• **WHAT IS ASKED**
Set out as a numbered list everything from the line containing "From what this" down to the end of the entries, leaving out blank lines.

-------- DATA LINES

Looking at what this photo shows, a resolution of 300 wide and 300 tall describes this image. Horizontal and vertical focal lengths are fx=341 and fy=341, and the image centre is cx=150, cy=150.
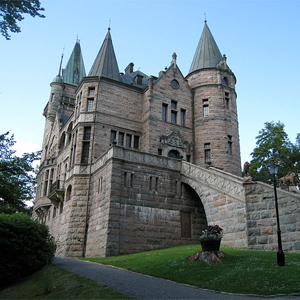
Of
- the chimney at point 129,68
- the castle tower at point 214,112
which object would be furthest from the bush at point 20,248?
the chimney at point 129,68

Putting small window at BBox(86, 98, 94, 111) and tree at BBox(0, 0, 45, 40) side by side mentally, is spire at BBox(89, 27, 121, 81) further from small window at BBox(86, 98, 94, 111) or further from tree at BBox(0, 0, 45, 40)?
tree at BBox(0, 0, 45, 40)

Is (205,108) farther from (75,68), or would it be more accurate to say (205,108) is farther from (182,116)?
(75,68)

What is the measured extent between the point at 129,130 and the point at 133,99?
3.28 meters

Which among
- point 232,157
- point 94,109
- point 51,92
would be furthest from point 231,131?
point 51,92

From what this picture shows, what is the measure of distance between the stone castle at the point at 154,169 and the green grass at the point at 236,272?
4.92 metres

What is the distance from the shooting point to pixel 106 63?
33.0 meters

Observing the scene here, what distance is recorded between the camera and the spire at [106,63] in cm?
3222

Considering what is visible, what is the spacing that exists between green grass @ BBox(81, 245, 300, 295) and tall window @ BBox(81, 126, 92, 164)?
1399cm

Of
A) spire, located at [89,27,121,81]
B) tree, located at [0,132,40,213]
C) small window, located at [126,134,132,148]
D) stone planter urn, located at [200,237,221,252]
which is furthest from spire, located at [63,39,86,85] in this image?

----------------

• **WRITTEN REPLY**
1. From what this picture shows, what is the measure of distance between the stone castle at the point at 154,169 and the green grass at the point at 236,272?
2. 4.92 metres
3. What is the distance from the shooting point to pixel 106 63?
4. 33.0 meters
5. Observing the scene here, what distance is recorded between the camera and the spire at [106,63] in cm?
6. 3222
7. Considering what is visible, what is the spacing that exists between green grass @ BBox(81, 245, 300, 295) and tall window @ BBox(81, 126, 92, 164)?
8. 1399cm
9. Of
10. A) spire, located at [89,27,121,81]
11. B) tree, located at [0,132,40,213]
12. C) small window, located at [126,134,132,148]
13. D) stone planter urn, located at [200,237,221,252]
14. which is furthest from spire, located at [63,39,86,85] in this image?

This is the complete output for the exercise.